▸ Task
Please reproduce every one of the items below word for word, leaving each line unchanged.
* start Data shown *
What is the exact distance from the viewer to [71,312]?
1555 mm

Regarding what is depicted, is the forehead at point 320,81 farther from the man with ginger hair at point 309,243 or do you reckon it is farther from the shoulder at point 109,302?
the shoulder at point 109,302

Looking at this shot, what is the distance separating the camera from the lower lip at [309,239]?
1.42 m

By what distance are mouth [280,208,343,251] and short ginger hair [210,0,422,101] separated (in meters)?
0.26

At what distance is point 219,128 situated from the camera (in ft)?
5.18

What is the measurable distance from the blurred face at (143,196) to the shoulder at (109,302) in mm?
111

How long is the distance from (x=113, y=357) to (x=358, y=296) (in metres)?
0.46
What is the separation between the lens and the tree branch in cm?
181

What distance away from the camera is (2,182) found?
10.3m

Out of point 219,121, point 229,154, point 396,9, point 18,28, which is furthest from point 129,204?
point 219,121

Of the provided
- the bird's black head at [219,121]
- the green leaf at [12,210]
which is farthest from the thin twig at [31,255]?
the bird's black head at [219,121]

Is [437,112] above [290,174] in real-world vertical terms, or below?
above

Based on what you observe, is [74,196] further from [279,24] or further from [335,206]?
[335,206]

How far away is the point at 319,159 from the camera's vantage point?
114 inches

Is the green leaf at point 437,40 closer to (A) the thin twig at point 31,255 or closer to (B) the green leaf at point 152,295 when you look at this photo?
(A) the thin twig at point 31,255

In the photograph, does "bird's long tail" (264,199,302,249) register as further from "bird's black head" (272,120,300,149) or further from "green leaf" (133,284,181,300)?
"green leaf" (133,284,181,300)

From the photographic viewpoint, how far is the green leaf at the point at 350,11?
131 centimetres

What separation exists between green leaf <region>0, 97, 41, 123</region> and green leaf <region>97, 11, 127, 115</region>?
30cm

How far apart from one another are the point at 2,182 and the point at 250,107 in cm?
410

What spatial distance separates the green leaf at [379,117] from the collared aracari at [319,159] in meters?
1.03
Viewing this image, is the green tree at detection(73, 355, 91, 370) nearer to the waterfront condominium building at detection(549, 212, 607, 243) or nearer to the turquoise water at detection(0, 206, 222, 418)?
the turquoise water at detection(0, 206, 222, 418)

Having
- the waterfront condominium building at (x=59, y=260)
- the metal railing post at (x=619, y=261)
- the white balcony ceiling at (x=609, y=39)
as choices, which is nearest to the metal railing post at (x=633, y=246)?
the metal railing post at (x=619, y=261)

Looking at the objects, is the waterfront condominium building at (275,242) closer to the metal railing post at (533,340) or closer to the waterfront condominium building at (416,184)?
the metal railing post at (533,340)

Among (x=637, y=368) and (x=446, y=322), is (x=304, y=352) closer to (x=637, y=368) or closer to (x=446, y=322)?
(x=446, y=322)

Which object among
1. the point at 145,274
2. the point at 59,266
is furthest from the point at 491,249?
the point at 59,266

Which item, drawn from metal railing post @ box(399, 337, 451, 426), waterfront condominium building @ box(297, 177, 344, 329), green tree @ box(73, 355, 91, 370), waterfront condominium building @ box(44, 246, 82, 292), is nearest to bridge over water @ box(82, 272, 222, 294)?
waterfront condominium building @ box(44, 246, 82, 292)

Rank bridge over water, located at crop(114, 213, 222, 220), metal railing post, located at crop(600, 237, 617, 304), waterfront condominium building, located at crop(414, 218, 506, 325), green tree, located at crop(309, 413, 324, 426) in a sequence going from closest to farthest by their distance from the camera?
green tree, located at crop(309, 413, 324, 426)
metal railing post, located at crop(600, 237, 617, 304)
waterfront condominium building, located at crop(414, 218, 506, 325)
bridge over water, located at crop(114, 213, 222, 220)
* end Data shown *
▸ Final answer
What is the exact distance from the viewer to [71,312]?
1555 mm

Regarding what is depicted, is the forehead at point 320,81 farther from the man with ginger hair at point 309,243 or do you reckon it is farther from the shoulder at point 109,302?
the shoulder at point 109,302

Looking at this shot, what is the distance separating the camera from the lower lip at [309,239]?
1.42 m

By what distance are mouth [280,208,343,251] and short ginger hair [210,0,422,101] separated (in meters)?
0.26

At what distance is point 219,128 situated from the camera (in ft)?
5.18

What is the measurable distance from the blurred face at (143,196) to the shoulder at (109,302) in mm?
111

How long is the distance from (x=113, y=357) to (x=358, y=296) (in metres)?
0.46
What is the separation between the lens and the tree branch in cm?
181

What distance away from the camera is (2,182) found?
10.3m

Out of point 219,121, point 229,154, point 396,9, point 18,28, which is furthest from point 129,204?
point 219,121

Of the provided
- the bird's black head at [219,121]
- the green leaf at [12,210]
which is farthest from the thin twig at [31,255]?
the bird's black head at [219,121]

Is [437,112] above [290,174] in real-world vertical terms, or below?
above

Based on what you observe, is [74,196] further from [279,24] or further from [335,206]?
[335,206]

How far away is the point at 319,159 from the camera's vantage point?
114 inches

Is the green leaf at point 437,40 closer to (A) the thin twig at point 31,255 or closer to (B) the green leaf at point 152,295 when you look at this photo?
(A) the thin twig at point 31,255

In the photograph, does "bird's long tail" (264,199,302,249) register as further from "bird's black head" (272,120,300,149) or further from "green leaf" (133,284,181,300)?
"green leaf" (133,284,181,300)

From the photographic viewpoint, how far is the green leaf at the point at 350,11?
131 centimetres

What separation exists between green leaf <region>0, 97, 41, 123</region> and green leaf <region>97, 11, 127, 115</region>?
30cm

How far apart from one another are the point at 2,182 and the point at 250,107 in cm?
410

What spatial distance separates the green leaf at [379,117] from the collared aracari at [319,159] in meters?
1.03
Viewing this image, is the green tree at detection(73, 355, 91, 370) nearer to the waterfront condominium building at detection(549, 212, 607, 243) or nearer to the turquoise water at detection(0, 206, 222, 418)?
the turquoise water at detection(0, 206, 222, 418)

Having
- the waterfront condominium building at (x=59, y=260)
- the metal railing post at (x=619, y=261)
- the white balcony ceiling at (x=609, y=39)
as choices, which is nearest to the metal railing post at (x=633, y=246)?
the metal railing post at (x=619, y=261)

Looking at the objects, is the waterfront condominium building at (275,242) closer to the metal railing post at (533,340) or closer to the waterfront condominium building at (416,184)?
the metal railing post at (533,340)

Among (x=637, y=368) and (x=446, y=322), is (x=304, y=352) closer to (x=637, y=368) or closer to (x=446, y=322)?
(x=446, y=322)

Which object among
1. the point at 145,274
2. the point at 59,266
is furthest from the point at 491,249?
the point at 59,266

Which item, drawn from metal railing post @ box(399, 337, 451, 426), waterfront condominium building @ box(297, 177, 344, 329), green tree @ box(73, 355, 91, 370), waterfront condominium building @ box(44, 246, 82, 292), is nearest to bridge over water @ box(82, 272, 222, 294)?
waterfront condominium building @ box(44, 246, 82, 292)

Rank bridge over water, located at crop(114, 213, 222, 220), metal railing post, located at crop(600, 237, 617, 304), waterfront condominium building, located at crop(414, 218, 506, 325), green tree, located at crop(309, 413, 324, 426) in a sequence going from closest to farthest by their distance from the camera?
green tree, located at crop(309, 413, 324, 426)
metal railing post, located at crop(600, 237, 617, 304)
waterfront condominium building, located at crop(414, 218, 506, 325)
bridge over water, located at crop(114, 213, 222, 220)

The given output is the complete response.